+ + +
+ + +
А.С.: Сталин не увлекался одной какой-то темой, он был человеком всесторонним. И когда шёл о чём-то разговор, то по ходу приобретал широкое звучание, круг тем брался обширный, охватывались сразу многие проблемы, беседа, таким образом, касалась не только этой темы, происходило не узкое освещение какого-то вопроса, но обсуждение касалось и того, что вокруг, что влияло, помогало, что, может быть, мешало.
У Сталина была прекрасная память. Он много читал, и первый вопрос, который задавал при встрече: что ты сегодня читаешь, о чём там написано, кто автор? Нужно было на его вопрос ответить: о чём читаешь, кто автор; обязательно – откуда он. Думаю, он неплохо разбирался в искусстве и подходил к произведению и с точки зрения мастерства, и с классово-социальной точки зрения: с каких позиций написано. Он с нами на эти темы беседовал. Сталин говорил: «У нас много прекрасных историков, писателей, но человек пишет так, как он видит, понимает и чувствует. Он не может быть абсолютно объективным. Если человек вышел из среды рабочих, то главный упор у него – на работу и жизнь именно рабочих, а другие классы им освещаются меньше, потому что он жизнь рабочих знает лучше. Человек из крестьянской среды лучше напишет о жизни, положении крестьян. Настоящий писатель хочет написать лучше, а лучше он напишет о том, что сам пережил, сам лучше знает».

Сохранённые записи
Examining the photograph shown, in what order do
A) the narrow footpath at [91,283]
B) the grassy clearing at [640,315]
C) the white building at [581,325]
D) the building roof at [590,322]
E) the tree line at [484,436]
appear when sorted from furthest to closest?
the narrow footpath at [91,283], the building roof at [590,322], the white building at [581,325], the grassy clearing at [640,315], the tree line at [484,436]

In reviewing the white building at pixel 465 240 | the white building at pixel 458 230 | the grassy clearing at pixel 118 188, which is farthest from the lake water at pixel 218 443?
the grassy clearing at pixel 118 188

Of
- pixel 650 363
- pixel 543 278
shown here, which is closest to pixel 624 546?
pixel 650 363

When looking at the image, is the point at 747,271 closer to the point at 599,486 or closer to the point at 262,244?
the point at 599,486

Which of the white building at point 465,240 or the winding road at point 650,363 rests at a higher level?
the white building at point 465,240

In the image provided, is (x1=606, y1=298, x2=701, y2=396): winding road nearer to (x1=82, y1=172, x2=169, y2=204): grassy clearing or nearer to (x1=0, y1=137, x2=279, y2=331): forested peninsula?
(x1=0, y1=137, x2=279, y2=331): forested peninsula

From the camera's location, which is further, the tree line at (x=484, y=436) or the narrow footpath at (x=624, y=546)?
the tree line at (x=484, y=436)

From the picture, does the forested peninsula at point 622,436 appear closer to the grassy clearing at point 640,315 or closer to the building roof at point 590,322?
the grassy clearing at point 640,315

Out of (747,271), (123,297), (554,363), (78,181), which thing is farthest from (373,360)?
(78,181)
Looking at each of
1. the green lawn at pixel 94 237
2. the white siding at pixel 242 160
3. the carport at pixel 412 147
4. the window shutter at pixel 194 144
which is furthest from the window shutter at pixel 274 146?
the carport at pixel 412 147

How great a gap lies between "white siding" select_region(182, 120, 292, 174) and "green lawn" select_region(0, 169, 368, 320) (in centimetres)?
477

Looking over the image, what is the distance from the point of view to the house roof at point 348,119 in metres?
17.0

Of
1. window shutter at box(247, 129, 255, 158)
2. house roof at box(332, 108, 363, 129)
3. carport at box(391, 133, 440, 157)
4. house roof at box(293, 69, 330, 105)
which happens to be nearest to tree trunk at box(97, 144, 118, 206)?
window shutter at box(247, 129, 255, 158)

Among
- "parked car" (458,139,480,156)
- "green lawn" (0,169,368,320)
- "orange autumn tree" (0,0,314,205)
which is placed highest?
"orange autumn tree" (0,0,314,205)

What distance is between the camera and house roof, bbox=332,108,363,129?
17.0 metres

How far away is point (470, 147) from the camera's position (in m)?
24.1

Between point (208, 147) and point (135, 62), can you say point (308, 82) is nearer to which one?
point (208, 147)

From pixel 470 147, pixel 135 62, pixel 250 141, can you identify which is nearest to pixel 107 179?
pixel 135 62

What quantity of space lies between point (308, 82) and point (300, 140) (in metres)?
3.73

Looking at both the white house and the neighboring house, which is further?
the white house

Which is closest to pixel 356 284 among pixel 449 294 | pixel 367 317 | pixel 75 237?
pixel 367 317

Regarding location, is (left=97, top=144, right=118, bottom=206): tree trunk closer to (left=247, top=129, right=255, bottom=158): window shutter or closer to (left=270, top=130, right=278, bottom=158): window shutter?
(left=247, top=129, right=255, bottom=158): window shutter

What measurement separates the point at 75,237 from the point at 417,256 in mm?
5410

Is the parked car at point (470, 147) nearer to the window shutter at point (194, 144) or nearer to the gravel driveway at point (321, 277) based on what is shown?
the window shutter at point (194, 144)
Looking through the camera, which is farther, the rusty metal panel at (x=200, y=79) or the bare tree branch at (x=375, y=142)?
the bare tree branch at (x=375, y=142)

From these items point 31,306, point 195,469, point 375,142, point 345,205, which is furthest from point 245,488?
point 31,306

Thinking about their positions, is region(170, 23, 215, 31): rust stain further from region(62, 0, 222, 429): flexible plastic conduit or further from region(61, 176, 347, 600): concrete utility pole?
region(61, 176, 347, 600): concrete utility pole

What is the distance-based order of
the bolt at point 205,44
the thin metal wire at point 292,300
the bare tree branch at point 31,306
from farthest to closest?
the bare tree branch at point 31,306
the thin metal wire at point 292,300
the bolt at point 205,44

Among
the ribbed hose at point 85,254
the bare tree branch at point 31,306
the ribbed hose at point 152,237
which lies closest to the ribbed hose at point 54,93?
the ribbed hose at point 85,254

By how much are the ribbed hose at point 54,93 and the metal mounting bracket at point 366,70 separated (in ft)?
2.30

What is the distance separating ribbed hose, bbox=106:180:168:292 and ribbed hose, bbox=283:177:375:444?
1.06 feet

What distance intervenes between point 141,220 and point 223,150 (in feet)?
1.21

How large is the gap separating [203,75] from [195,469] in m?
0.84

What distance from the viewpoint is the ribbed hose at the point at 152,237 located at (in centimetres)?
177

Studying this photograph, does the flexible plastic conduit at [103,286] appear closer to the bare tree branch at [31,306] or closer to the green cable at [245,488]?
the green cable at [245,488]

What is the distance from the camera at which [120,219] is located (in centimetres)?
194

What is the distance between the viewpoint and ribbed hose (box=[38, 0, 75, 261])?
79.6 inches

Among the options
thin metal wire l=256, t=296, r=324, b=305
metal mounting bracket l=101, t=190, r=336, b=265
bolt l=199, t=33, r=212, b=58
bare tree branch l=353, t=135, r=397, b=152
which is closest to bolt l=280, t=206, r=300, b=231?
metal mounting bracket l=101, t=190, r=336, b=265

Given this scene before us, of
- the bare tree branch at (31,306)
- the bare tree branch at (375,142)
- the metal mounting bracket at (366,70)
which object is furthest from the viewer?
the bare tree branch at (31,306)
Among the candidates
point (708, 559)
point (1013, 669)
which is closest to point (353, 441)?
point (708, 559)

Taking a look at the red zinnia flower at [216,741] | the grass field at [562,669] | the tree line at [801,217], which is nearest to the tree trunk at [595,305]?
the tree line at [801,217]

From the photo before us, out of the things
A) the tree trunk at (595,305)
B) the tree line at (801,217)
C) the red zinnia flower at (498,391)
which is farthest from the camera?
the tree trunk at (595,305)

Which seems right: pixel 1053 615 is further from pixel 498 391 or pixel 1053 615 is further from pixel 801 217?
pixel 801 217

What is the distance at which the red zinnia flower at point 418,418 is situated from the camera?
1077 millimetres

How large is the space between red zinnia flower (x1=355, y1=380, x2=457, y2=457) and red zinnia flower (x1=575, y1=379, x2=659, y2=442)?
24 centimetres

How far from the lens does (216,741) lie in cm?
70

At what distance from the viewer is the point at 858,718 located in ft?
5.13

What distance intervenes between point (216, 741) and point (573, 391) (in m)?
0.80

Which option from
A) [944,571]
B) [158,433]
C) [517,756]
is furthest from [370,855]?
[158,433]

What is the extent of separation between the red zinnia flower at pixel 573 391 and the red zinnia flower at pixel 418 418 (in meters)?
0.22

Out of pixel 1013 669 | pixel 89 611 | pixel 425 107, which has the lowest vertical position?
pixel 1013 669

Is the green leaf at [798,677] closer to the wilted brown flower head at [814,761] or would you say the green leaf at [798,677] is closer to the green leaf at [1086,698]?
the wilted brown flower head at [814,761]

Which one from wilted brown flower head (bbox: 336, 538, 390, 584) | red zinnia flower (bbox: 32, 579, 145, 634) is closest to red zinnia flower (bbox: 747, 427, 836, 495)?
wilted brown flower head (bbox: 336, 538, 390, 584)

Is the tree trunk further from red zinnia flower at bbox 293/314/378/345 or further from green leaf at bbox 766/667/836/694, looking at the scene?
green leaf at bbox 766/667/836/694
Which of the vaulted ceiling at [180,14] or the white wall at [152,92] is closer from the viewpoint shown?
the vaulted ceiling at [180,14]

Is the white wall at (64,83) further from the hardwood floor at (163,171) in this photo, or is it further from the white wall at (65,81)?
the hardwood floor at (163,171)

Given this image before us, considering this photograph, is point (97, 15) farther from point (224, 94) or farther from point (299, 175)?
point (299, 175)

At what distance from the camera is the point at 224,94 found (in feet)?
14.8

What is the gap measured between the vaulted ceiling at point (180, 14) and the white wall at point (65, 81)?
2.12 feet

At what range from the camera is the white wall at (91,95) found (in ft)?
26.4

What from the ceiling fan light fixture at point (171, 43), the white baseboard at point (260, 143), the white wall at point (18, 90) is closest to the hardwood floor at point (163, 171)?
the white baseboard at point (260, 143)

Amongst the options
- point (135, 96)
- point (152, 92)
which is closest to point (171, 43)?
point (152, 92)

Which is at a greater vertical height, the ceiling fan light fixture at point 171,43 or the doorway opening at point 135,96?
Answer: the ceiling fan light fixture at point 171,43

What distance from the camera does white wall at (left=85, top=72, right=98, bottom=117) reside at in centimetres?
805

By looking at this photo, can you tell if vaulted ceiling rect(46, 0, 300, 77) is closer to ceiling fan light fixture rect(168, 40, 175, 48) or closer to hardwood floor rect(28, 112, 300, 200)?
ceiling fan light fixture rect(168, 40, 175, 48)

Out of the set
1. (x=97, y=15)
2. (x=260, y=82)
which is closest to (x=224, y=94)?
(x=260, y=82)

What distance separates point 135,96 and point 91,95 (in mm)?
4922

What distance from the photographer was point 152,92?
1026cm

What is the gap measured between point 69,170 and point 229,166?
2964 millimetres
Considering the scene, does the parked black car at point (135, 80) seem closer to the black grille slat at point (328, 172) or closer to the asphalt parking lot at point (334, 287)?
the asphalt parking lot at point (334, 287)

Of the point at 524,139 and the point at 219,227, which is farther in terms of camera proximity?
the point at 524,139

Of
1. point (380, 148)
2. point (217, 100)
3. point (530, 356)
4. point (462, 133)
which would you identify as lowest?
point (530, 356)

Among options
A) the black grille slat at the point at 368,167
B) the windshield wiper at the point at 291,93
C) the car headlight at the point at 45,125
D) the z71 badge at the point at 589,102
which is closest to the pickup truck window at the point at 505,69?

» ЗАДАНИЯ
1. Перескажите кратко в виде списка абзац отрывка, начинающийся словами «У Сталина была прекрасная память», сохранив его основные факты.
2. Перепишите без изменений строки записей от самого начала до строки, содержащей «the narrow footpath at [91,283], the», включительно.
Записи никак не связаны с отрывком.

» ОТВЕТЫ
1.
- У Сталина была прекрасная память, и он много читал.
- При встрече он первым делом спрашивал, что человек сейчас читает, о чём там написано, кто автор и откуда он.
- Он, по оценке, высказанной в отрывке, неплохо разбирался в искусстве и оценивал произведение как с точки зрения мастерства, так и с классово-социальной точки зрения.
- На эти темы он вёл беседы.
- Сталин считал, что писатель не может быть абсолютно объективным и пишет так, как видит, понимает и чувствует.
- Выходец из рабочей среды лучше показывает жизнь рабочих, а выходец из крестьянской среды лучше пишет о крестьянах.
- Лучше всего писатель пишет о том, что сам пережил и хорошо знает.

2.
Examining the photograph shown, in what order do
A) the narrow footpath at [91,283]
B) the grassy clearing at [640,315]
C) the white building at [581,325]
D) the building roof at [590,322]
E) the tree line at [484,436]
appear when sorted from furthest to closest?
the narrow footpath at [91,283], the building roof at [590,322], the white building at [581,325], the grassy clearing at [640,315], the tree line at [484,436]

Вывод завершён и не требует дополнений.